> Text to read
On the one hand, releases get names like "stretch"; on the other,
Linux is normally capitalised (unlike the package linux-image-*), and
indeed was earlier in this paragraph.

@@ -184,11 +192,11 @@
If you are <emphasis>running</emphasis> an affected version of
the kernel during the upgrade, we highly recommend that you
perform a reboot into the stretch kernel right after the
- upgrade to avoid hitting this
+ upgrade to avoid hitting this.
</para>

Ultra-trivial punctuation fix.

<section id="pie-admin-issues">
- <title>Behaviour changes of PIE for system administrators and developers</title>
+ <title>Behavior changes of PIE for system administrators and developers</title>
<note>
<para>
This section is mainly intended for developers or system

We're standardising (sorry, standardizing) on en-US in this document.

@@ -203,9 +211,9 @@
<itemizedlist>
<listitem>
<para>
- The <command>file</command> tool (among other) will
- classify such binaries as "shared object" rather than
- an "executable". If you have filters based on binary
+ The <command>file</command> tool (among others) will
+ classify such binaries as <quote>shared object</quote> rather than
+ an <quote>executable</quote>. If you have filters based on binary
files, these may need to be updated (e.g. spamfilters).
</para>
</listitem>

English usage and markup fixes.

@@ -223,14 +231,14 @@
<para>
Historically, position independent executables have been
associated with performance loss on some hardware.

> Exercise set
**a)** According to the editing notes, which English variant is the document being standardized on?
**b)** Pick out every line of the records that contains the word "flower". Case counts.
The editing notes and the records are unrelated material.

> Exercise materials
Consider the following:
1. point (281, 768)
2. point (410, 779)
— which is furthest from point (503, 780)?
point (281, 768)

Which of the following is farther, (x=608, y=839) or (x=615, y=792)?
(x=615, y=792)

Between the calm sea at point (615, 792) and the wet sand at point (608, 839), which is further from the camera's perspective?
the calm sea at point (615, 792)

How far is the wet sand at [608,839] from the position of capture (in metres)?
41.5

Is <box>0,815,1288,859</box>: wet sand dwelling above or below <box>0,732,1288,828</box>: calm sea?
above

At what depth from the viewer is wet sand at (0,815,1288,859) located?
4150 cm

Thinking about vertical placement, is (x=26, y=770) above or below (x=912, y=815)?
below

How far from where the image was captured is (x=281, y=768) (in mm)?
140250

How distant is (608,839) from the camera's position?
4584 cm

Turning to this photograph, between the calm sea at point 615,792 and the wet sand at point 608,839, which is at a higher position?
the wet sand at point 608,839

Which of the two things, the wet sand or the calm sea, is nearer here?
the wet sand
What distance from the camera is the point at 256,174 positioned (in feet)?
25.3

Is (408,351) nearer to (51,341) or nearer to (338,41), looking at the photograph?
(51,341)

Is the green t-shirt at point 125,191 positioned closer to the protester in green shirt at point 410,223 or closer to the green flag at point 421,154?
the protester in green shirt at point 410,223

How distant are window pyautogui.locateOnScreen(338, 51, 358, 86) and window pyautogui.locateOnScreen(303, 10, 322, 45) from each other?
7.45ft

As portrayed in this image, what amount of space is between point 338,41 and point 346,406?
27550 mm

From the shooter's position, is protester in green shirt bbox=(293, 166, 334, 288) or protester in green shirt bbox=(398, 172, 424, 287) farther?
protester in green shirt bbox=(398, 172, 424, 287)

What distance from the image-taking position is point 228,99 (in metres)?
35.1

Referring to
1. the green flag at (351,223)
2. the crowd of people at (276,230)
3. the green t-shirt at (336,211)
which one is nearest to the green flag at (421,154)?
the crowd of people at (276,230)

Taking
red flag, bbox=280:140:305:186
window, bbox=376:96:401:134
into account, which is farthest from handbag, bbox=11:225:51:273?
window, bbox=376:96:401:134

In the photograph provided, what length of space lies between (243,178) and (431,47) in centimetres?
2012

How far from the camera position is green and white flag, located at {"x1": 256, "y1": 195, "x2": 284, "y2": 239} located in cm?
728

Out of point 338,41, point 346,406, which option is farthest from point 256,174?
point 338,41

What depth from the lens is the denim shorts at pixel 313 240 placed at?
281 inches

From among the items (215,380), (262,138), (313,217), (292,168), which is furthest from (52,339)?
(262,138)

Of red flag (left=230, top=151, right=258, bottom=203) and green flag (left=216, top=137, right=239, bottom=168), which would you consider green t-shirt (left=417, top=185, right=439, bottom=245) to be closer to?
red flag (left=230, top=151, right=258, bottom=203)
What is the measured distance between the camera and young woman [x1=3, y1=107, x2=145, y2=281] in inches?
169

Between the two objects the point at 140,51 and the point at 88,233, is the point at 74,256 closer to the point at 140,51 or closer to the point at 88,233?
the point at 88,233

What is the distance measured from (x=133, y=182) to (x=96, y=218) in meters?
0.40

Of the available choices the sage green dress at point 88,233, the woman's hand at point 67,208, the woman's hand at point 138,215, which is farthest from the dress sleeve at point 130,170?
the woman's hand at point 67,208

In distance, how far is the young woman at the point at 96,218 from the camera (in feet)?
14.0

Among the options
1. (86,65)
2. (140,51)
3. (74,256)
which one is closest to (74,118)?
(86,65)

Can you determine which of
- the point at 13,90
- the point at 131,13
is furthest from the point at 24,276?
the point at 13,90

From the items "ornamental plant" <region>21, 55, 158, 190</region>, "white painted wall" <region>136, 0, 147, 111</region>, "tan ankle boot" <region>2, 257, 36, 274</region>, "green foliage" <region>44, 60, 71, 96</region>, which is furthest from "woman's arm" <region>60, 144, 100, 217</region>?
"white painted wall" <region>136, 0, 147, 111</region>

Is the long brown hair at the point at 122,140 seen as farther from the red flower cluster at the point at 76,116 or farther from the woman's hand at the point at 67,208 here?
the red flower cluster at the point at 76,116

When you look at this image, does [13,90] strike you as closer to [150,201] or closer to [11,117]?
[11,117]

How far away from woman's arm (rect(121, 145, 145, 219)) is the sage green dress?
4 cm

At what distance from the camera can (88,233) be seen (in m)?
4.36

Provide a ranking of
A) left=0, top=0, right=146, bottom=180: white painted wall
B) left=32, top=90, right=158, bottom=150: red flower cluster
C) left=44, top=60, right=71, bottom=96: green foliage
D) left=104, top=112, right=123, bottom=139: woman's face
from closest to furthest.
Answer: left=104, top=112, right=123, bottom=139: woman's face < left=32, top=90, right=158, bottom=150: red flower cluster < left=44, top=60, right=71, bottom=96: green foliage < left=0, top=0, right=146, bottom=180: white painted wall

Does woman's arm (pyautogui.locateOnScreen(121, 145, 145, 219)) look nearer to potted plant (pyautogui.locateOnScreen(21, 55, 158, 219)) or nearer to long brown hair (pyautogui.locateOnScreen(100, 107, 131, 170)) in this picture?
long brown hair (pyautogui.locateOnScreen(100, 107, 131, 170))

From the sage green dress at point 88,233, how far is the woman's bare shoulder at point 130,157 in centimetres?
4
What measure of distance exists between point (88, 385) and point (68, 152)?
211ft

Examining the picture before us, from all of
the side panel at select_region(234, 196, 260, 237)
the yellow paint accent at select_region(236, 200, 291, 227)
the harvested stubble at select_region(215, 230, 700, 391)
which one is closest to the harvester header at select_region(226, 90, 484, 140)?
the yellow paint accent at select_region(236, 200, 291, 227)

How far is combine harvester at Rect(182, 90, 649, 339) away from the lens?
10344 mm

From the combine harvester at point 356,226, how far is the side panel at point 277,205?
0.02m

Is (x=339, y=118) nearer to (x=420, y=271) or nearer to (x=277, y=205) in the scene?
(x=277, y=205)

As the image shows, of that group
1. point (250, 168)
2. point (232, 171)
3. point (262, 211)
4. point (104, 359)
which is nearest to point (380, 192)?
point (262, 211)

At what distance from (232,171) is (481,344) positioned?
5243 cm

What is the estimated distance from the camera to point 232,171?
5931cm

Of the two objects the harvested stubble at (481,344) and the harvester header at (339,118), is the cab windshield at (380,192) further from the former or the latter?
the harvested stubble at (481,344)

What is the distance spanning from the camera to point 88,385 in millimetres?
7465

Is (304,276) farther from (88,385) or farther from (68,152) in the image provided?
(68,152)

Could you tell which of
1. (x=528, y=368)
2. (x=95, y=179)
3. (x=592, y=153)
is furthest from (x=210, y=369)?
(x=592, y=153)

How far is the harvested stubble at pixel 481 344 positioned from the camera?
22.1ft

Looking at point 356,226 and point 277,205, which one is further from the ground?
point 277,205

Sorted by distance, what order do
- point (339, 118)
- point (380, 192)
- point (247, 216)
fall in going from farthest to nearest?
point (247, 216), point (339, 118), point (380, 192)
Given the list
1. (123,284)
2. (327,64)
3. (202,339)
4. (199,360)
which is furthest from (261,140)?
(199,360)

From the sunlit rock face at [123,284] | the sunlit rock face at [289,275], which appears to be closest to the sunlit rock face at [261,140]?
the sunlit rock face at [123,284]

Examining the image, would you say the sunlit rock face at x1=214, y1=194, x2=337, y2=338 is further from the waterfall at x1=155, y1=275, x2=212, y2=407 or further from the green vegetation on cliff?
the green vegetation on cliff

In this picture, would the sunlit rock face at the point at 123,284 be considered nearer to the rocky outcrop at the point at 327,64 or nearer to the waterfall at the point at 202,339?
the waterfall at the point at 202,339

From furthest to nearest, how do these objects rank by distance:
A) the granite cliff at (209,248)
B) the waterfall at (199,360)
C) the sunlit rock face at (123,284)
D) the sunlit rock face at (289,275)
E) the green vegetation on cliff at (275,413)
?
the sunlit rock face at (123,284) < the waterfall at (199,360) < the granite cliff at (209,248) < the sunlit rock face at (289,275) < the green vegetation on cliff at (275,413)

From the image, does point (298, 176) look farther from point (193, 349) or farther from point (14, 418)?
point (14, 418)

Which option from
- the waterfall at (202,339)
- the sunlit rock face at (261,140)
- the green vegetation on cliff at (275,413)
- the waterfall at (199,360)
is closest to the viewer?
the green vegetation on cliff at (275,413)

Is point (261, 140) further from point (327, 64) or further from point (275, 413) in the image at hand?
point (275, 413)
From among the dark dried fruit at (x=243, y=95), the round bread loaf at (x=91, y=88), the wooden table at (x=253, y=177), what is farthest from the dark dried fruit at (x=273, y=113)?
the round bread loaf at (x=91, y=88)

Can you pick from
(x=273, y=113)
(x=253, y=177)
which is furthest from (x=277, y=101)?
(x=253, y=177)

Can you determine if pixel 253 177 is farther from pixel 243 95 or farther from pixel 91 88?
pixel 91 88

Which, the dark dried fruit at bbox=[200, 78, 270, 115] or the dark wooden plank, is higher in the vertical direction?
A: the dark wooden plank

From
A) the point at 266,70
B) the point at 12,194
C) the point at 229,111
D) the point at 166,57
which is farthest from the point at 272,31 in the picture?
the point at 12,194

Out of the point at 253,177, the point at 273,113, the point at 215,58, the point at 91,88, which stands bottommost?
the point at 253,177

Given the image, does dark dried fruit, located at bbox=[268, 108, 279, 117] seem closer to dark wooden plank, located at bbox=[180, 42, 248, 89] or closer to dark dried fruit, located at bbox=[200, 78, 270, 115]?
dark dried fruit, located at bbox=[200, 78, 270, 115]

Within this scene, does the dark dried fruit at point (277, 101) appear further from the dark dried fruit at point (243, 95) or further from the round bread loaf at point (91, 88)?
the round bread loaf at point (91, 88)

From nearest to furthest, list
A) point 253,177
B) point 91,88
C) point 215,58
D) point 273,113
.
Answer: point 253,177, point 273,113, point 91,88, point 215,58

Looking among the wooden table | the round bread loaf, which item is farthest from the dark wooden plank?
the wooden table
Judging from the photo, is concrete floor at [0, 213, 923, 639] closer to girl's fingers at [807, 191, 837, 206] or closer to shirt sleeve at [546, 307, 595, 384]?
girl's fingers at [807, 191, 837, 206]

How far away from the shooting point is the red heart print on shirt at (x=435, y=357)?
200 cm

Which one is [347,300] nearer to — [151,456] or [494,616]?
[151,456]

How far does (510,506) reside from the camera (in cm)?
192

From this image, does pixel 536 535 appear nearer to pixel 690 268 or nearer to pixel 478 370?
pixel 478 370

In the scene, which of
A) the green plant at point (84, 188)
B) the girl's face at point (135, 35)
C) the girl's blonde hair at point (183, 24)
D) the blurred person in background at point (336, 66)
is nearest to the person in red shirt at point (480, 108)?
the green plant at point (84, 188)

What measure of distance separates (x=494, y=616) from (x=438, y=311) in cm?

> Task results
**a)** En-US

**b)**
Is the long brown hair at the point at 122,140 seen as farther from the red flower cluster at the point at 76,116 or farther from the woman's hand at the point at 67,208 here?
the red flower cluster at the point at 76,116
B) left=32, top=90, right=158, bottom=150: red flower cluster
Answer: left=104, top=112, right=123, bottom=139: woman's face < left=32, top=90, right=158, bottom=150: red flower cluster < left=44, top=60, right=71, bottom=96: green foliage < left=0, top=0, right=146, bottom=180: white painted wall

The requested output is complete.